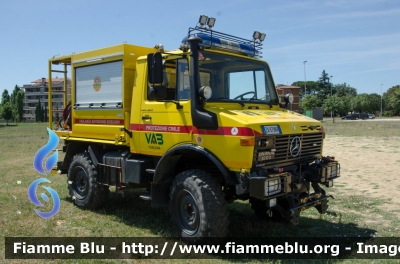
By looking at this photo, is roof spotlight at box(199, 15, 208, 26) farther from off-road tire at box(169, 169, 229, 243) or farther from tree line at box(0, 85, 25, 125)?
tree line at box(0, 85, 25, 125)

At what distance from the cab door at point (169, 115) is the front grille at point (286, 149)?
1166mm

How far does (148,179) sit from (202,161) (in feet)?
3.71

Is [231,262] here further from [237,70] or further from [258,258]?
[237,70]

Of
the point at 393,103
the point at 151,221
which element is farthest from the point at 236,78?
the point at 393,103

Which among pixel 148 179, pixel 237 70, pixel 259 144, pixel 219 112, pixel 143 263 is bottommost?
pixel 143 263

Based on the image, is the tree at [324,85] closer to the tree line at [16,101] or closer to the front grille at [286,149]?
the tree line at [16,101]

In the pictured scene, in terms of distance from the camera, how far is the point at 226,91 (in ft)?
20.4

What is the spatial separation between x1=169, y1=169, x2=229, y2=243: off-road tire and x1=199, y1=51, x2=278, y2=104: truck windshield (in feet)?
4.32

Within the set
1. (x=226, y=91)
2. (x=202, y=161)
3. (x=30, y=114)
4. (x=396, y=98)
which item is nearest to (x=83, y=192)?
(x=202, y=161)

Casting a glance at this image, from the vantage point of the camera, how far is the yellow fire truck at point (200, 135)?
5398 millimetres

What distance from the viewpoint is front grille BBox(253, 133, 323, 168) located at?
5312 mm

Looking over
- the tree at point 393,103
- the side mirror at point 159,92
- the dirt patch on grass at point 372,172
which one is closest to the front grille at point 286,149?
the side mirror at point 159,92

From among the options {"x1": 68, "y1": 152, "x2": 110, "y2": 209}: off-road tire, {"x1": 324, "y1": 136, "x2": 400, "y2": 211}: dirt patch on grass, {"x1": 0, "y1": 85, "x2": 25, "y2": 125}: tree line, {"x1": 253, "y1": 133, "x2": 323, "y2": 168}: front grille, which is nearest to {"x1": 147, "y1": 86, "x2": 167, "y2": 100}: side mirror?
{"x1": 253, "y1": 133, "x2": 323, "y2": 168}: front grille

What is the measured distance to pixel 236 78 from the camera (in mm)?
6492
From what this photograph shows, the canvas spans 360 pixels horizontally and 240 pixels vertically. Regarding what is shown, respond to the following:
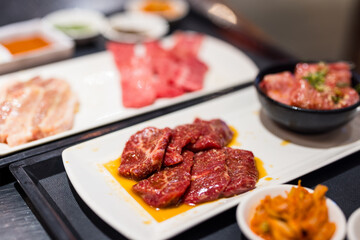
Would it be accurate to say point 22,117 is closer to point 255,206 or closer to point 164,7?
point 255,206

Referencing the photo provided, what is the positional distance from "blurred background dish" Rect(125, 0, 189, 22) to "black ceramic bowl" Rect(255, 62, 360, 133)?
2.06m

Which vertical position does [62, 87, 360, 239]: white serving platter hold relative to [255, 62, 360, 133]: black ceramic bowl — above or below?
below

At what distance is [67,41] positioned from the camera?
12.8ft

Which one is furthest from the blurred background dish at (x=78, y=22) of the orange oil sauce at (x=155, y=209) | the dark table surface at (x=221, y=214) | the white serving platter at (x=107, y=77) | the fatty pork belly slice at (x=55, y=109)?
the orange oil sauce at (x=155, y=209)

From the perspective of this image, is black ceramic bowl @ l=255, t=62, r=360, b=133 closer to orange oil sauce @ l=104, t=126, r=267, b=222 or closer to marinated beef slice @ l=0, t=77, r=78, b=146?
orange oil sauce @ l=104, t=126, r=267, b=222

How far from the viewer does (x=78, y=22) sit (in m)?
4.39

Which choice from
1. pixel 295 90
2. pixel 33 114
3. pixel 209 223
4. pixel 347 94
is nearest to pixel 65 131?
pixel 33 114

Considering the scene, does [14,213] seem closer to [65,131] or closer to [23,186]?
[23,186]

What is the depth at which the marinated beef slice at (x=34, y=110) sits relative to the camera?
8.96 feet

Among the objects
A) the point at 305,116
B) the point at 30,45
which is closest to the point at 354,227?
the point at 305,116

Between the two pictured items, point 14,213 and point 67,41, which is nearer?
point 14,213

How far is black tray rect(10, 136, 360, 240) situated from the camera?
2.17 meters

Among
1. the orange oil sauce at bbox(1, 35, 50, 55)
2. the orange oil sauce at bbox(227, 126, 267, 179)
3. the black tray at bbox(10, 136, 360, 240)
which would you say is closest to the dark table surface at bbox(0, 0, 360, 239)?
the black tray at bbox(10, 136, 360, 240)

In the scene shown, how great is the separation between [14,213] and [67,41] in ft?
6.70
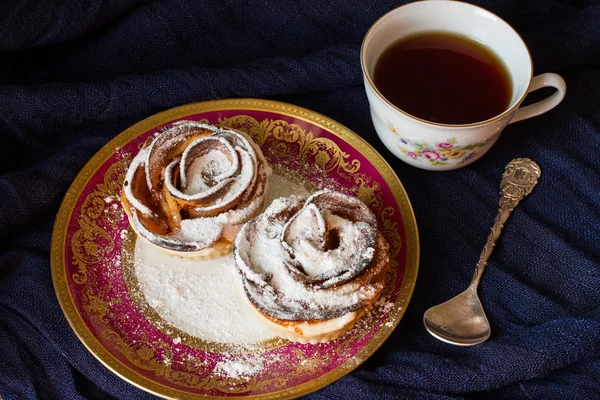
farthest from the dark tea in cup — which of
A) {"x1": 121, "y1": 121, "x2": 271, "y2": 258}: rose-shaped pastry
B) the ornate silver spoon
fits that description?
{"x1": 121, "y1": 121, "x2": 271, "y2": 258}: rose-shaped pastry

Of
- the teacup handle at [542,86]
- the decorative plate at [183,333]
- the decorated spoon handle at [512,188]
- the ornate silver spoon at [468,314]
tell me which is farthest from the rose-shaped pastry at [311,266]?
the teacup handle at [542,86]

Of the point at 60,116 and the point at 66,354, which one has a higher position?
the point at 60,116

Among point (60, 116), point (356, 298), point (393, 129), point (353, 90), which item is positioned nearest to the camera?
point (356, 298)

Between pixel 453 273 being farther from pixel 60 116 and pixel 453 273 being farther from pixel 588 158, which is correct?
pixel 60 116

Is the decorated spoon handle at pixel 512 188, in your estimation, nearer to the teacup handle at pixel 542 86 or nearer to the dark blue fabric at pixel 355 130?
the dark blue fabric at pixel 355 130

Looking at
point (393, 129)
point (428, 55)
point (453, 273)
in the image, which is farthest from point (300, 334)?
point (428, 55)

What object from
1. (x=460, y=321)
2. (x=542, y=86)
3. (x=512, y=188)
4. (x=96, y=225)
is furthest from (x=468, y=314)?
(x=96, y=225)
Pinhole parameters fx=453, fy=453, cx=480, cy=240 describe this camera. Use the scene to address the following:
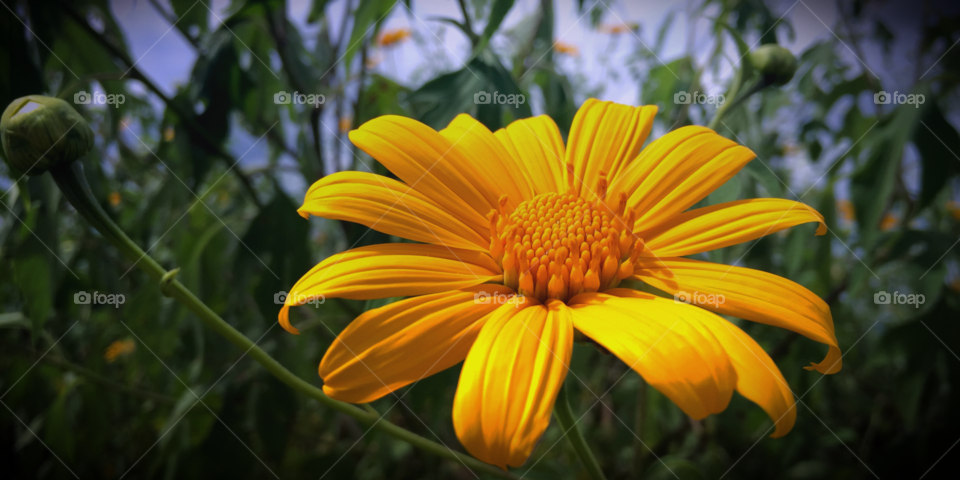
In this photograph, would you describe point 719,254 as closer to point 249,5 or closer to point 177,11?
point 249,5

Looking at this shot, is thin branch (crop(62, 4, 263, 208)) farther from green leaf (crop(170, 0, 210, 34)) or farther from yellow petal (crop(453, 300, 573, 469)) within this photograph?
yellow petal (crop(453, 300, 573, 469))

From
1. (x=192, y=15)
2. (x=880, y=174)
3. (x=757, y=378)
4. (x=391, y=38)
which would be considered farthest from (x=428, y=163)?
(x=391, y=38)

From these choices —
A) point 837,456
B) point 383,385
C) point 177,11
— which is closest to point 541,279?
point 383,385

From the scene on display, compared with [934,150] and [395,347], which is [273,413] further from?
[934,150]

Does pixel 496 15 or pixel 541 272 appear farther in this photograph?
pixel 496 15

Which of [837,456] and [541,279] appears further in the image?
[837,456]

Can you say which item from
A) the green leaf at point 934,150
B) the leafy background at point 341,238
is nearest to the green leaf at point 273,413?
the leafy background at point 341,238
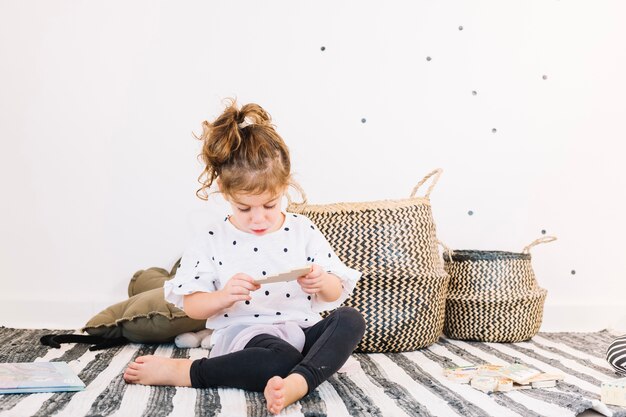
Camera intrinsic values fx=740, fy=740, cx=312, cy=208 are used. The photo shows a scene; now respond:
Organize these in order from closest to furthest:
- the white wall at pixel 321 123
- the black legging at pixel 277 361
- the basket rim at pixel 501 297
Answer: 1. the black legging at pixel 277 361
2. the basket rim at pixel 501 297
3. the white wall at pixel 321 123

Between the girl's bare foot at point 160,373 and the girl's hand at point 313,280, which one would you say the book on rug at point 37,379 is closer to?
the girl's bare foot at point 160,373

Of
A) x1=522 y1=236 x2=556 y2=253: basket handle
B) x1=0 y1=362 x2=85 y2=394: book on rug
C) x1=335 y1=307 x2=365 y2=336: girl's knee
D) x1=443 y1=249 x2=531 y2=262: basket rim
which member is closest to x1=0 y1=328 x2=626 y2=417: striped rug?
x1=0 y1=362 x2=85 y2=394: book on rug

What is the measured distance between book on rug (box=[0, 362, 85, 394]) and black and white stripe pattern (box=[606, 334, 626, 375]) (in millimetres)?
1170

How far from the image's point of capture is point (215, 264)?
5.12 feet

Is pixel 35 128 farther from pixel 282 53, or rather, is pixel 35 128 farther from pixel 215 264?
pixel 215 264

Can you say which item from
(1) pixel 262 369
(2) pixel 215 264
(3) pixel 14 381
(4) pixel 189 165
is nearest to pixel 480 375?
(1) pixel 262 369

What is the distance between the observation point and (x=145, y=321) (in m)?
1.92

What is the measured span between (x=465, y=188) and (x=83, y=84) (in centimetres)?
128

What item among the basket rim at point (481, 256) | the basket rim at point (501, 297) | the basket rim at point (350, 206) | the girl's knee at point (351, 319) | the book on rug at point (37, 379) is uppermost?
the basket rim at point (350, 206)

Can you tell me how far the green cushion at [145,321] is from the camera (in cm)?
191

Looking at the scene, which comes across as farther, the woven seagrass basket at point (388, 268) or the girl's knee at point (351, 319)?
the woven seagrass basket at point (388, 268)

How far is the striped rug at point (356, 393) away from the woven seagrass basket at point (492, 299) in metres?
0.18

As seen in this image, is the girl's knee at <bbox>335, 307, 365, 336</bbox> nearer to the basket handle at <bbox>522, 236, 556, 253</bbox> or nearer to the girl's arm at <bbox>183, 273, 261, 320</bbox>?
the girl's arm at <bbox>183, 273, 261, 320</bbox>

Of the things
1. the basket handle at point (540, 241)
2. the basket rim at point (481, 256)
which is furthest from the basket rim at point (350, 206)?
the basket handle at point (540, 241)
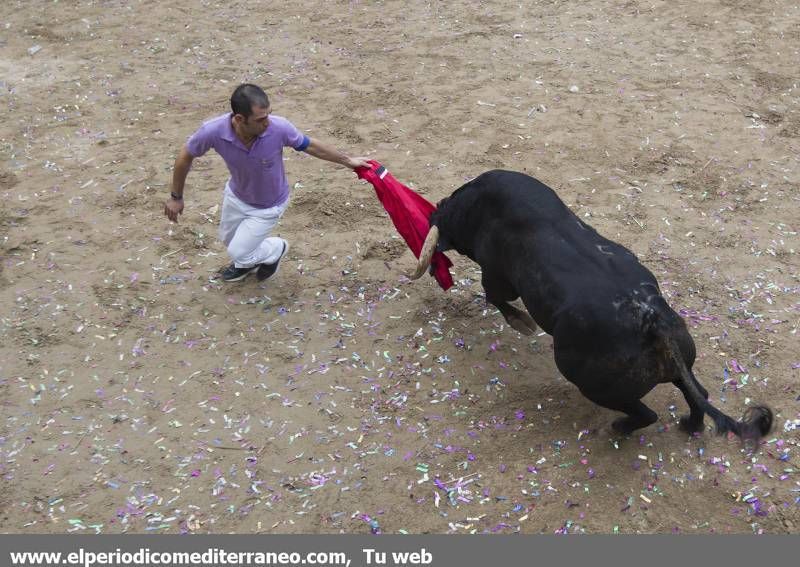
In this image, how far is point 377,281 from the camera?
5543 millimetres

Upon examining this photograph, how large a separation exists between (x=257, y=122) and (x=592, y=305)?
2.19 meters

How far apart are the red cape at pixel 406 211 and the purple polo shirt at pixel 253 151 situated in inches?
20.4

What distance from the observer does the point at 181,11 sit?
9672 millimetres

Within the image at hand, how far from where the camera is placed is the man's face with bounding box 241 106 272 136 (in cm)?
456

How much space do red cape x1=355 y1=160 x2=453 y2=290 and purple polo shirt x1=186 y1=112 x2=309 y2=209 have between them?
1.70ft

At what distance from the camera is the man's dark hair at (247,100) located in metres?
4.52

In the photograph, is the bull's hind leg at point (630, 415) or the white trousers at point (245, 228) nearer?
the bull's hind leg at point (630, 415)

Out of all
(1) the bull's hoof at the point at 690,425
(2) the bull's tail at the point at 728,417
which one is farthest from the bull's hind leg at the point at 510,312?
(2) the bull's tail at the point at 728,417

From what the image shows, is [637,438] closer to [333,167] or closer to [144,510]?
[144,510]

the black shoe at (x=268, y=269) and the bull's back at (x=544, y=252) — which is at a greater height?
the bull's back at (x=544, y=252)

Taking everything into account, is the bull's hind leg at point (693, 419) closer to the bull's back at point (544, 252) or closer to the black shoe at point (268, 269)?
the bull's back at point (544, 252)

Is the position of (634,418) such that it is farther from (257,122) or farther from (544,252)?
(257,122)

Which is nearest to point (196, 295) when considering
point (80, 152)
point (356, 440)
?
point (356, 440)

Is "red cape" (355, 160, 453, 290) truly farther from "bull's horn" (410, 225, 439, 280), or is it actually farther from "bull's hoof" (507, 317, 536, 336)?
"bull's hoof" (507, 317, 536, 336)
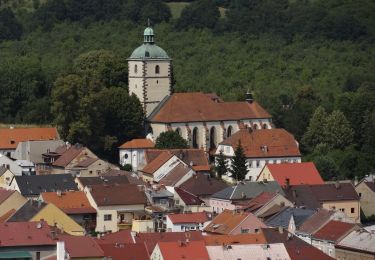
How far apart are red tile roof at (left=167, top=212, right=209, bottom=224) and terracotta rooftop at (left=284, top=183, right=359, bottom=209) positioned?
6.63m

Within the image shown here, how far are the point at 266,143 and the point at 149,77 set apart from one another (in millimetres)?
8864

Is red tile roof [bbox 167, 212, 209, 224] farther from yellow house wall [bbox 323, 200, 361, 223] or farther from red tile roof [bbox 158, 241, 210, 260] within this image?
red tile roof [bbox 158, 241, 210, 260]

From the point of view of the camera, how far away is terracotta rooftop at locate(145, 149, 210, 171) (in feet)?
328

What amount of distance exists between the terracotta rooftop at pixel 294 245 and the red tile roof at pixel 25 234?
9996 mm

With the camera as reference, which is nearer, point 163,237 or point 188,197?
point 163,237

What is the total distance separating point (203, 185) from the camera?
94188 mm

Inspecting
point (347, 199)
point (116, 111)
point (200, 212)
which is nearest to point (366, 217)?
point (347, 199)

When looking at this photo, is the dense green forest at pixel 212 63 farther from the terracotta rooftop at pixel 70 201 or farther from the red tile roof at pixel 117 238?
the red tile roof at pixel 117 238

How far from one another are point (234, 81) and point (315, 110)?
18598mm

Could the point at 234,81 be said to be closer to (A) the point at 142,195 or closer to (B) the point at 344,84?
(B) the point at 344,84

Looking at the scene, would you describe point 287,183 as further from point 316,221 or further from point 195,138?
point 195,138

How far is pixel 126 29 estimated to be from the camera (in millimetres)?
148750

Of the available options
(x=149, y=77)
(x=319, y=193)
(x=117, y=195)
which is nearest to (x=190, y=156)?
(x=149, y=77)

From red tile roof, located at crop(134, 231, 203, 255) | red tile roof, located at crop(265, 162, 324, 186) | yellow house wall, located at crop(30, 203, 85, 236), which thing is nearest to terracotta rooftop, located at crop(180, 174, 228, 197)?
red tile roof, located at crop(265, 162, 324, 186)
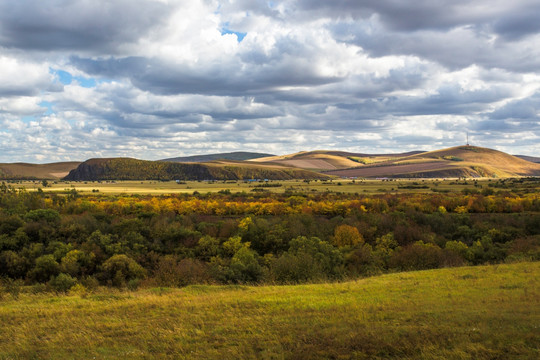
══════════════════════════════
- [Stated exercise] Please count the lines in the records that contain the word "away" and give only the number.

- [Solution] 2